Today, Amanda is the CEO of TechDump. TechDump refurbishes and recycles electronics, and in the process they create jobs for adults facing barriers to employment, especially those who have spent time in the justice system. TechDump accepts anything with a cable, cord or battery that is not a home appliance.
Amanda brings her background in corporate finance to bare on the challenges of scaling a social enterprise.
Social Entrepreneurship Quotes from Amanda LaGrange:
“It takes a certain skill set for a founder to pass on the baton. “
“It wasn’t necessarily that I birthed the idea, but I’ve definitely been a huge part around growing and scaling it.”
“Scaling a social enterprise is one of the most difficult things, because you have to create infrastructure at the same time you’re growing your top line.”
“The United States is home to 5% of the world’s population, and yet we incarcerate 25% of the world’s incarcerated people.”
“We use 25% of the world’s resources and the [Environmental Protection Agency] reports that we’re only recycling 25% of electronic devices used by consumers.”
“There’s no person that’s wasted.

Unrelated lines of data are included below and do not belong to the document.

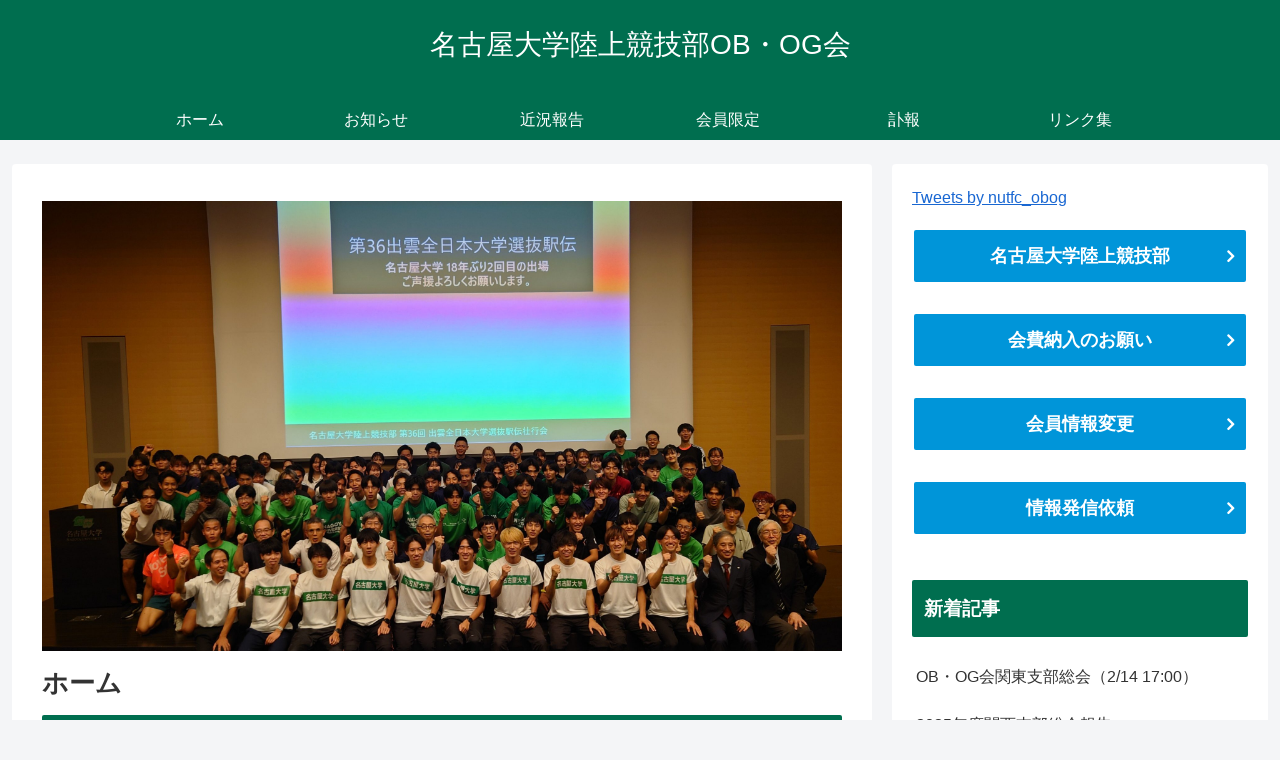

--- FILE ---
content_type: text/css
request_url: https://obog.nutfc.com/wp-content/themes/nutfc_obog/style.css?ver=6.8.3&fver=20250428114559
body_size: 281
content:
@charset "UTF-8";

/*!
Theme Name: Nagoya-U T＆F OBOG Club
Description: 名古屋大学陸上競技部OB・OG会のテーマ
Theme URI: https://obog.nutfc.com/
Author: 名古屋大学陸上競技部OB・OG会
Author URI: https://obog.nutfc.com/
Template:   cocoon-master
Version:    1.1.3
*/

/************************************
** 子テーマ用のスタイルを書く
************************************/
/*必要ならばここにコードを書く*/

/************************************
** レスポンシブデザイン用のメディアクエリ
************************************/
/*1023px以下*/
@media screen and (max-width: 1023px){
  /*必要ならばここにコードを書く*/
}

/*834px以下*/
@media screen and (max-width: 834px){
  /*必要ならばここにコードを書く*/
}

/*480px以下*/
@media screen and (max-width: 480px){
  /*必要ならばここにコードを書く*/
}


--- FILE ---
content_type: application/javascript
request_url: https://ad.jp.ap.valuecommerce.com/servlet/jsbanner?sid=3295668&pid=886972235
body_size: 899
content:
if(typeof(__vc_paramstr) === "undefined"){__vc_paramstr = "";}if(!__vc_paramstr && location.ancestorOrigins){__vc_dlist = location.ancestorOrigins;__vc_srcurl = "&_su="+encodeURIComponent(document.URL);__vc_dlarr = [];__vc_paramstr = "";for ( var i=0, l=__vc_dlist.length; l>i; i++ ) {__vc_dlarr.push(__vc_dlist[i]);}__vc_paramstr = "&_su="+encodeURIComponent(document.URL);if (__vc_dlarr.length){__vc_paramstr = __vc_paramstr + "&_dl=" + encodeURIComponent(__vc_dlarr.join(','));}}document.write("<A TARGET='_top' HREF='//ck.jp.ap.valuecommerce.com/servlet/referral?va=2614002&sid=3295668&pid=886972235&vcid=Ds2OUoG2dU-AcYD4kQ7HN4IO4sBMps2b&vcpub=0.875954"+__vc_paramstr+"' rel='nofollow'><IMG BORDER=0 SRC='//i.imgvc.com/vc/images/00/27/e2/f2.gif'></A>");

--- FILE ---
content_type: application/javascript
request_url: https://ad.jp.ap.valuecommerce.com/servlet/jsbanner?sid=3295668&pid=886972238
body_size: 761
content:
if(typeof(__vc_paramstr) === "undefined"){__vc_paramstr = "";}if(!__vc_paramstr && location.ancestorOrigins){__vc_dlist = location.ancestorOrigins;__vc_srcurl = "&_su="+encodeURIComponent(document.URL);__vc_dlarr = [];__vc_paramstr = "";for ( var i=0, l=__vc_dlist.length; l>i; i++ ) {__vc_dlarr.push(__vc_dlist[i]);}__vc_paramstr = "&_su="+encodeURIComponent(document.URL);if (__vc_dlarr.length){__vc_paramstr = __vc_paramstr + "&_dl=" + encodeURIComponent(__vc_dlarr.join(','));}}document.write("<A TARGET='_top' HREF='//ck.jp.ap.valuecommerce.com/servlet/referral?va=2615448&sid=3295668&pid=886972238&vcid=9lmLlSSBwjdakixM7CCiE8Z_QRbI4JPE&vcpub=0.024179"+__vc_paramstr+"' rel='nofollow'><IMG BORDER=0 SRC='//i.imgvc.com/vc/images/00/27/e8/98.gif'></A>");

--- FILE ---
content_type: application/javascript
request_url: https://ad.jp.ap.valuecommerce.com/servlet/jsbanner?sid=3295668&pid=884795212
body_size: 897
content:
if(typeof(__vc_paramstr) === "undefined"){__vc_paramstr = "";}if(!__vc_paramstr && location.ancestorOrigins){__vc_dlist = location.ancestorOrigins;__vc_srcurl = "&_su="+encodeURIComponent(document.URL);__vc_dlarr = [];__vc_paramstr = "";for ( var i=0, l=__vc_dlist.length; l>i; i++ ) {__vc_dlarr.push(__vc_dlist[i]);}__vc_paramstr = "&_su="+encodeURIComponent(document.URL);if (__vc_dlarr.length){__vc_paramstr = __vc_paramstr + "&_dl=" + encodeURIComponent(__vc_dlarr.join(','));}}document.write("<A TARGET='_top' HREF='//ck.jp.ap.valuecommerce.com/servlet/referral?va=2672904&sid=3295668&pid=884795212&vcid=ULTLu1932HfJ-dKJ00QDr5m9JiCM4uMp&vcpub=0.879059"+__vc_paramstr+"' rel='nofollow'><IMG BORDER=0 SRC='//i.imgvc.com/vc/images/00/28/c9/08.gif'></A>");

--- FILE ---
content_type: application/javascript
request_url: https://ad.jp.ap.valuecommerce.com/servlet/jsbanner?sid=3295668&pid=885430741
body_size: 901
content:
if(typeof(__vc_paramstr) === "undefined"){__vc_paramstr = "";}if(!__vc_paramstr && location.ancestorOrigins){__vc_dlist = location.ancestorOrigins;__vc_srcurl = "&_su="+encodeURIComponent(document.URL);__vc_dlarr = [];__vc_paramstr = "";for ( var i=0, l=__vc_dlist.length; l>i; i++ ) {__vc_dlarr.push(__vc_dlist[i]);}__vc_paramstr = "&_su="+encodeURIComponent(document.URL);if (__vc_dlarr.length){__vc_paramstr = __vc_paramstr + "&_dl=" + encodeURIComponent(__vc_dlarr.join(','));}}document.write("<A TARGET='_top' HREF='//ck.jp.ap.valuecommerce.com/servlet/referral?va=2691186&sid=3295668&pid=885430741&vcid=HRbH-E0VBwrsviM145wJJpbm0AjqzYC2&vcpub=0.875634"+__vc_paramstr+"' rel='nofollow'><IMG BORDER=0 SRC='//i.imgvc.com/vc/images/00/29/10/72.jpeg'></A>");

There’s no material that’s wasted.”
“There’s value and transformation is definitely possible.”
“In the state of Minnesota last year, 50 million pounds of electronic waste was collected for recycling, so you can just imagine how much is sitting in people’s basements.”
“At TechDump last year, we recycled 5 million pounds.”
“From our founding in 2010, we’ve been 98% self-funded.”
“50% of our current income comes from the sale of refurbished electronics.”
“The more electronics we take in, the more people we can employ.”
“About half of our customer base is from the commercial side.”
“There’s no clear direct path to be a social entrepreneur.”
“Join a [nonprofit] board. You get to practice skills you can’t practice in your day job.”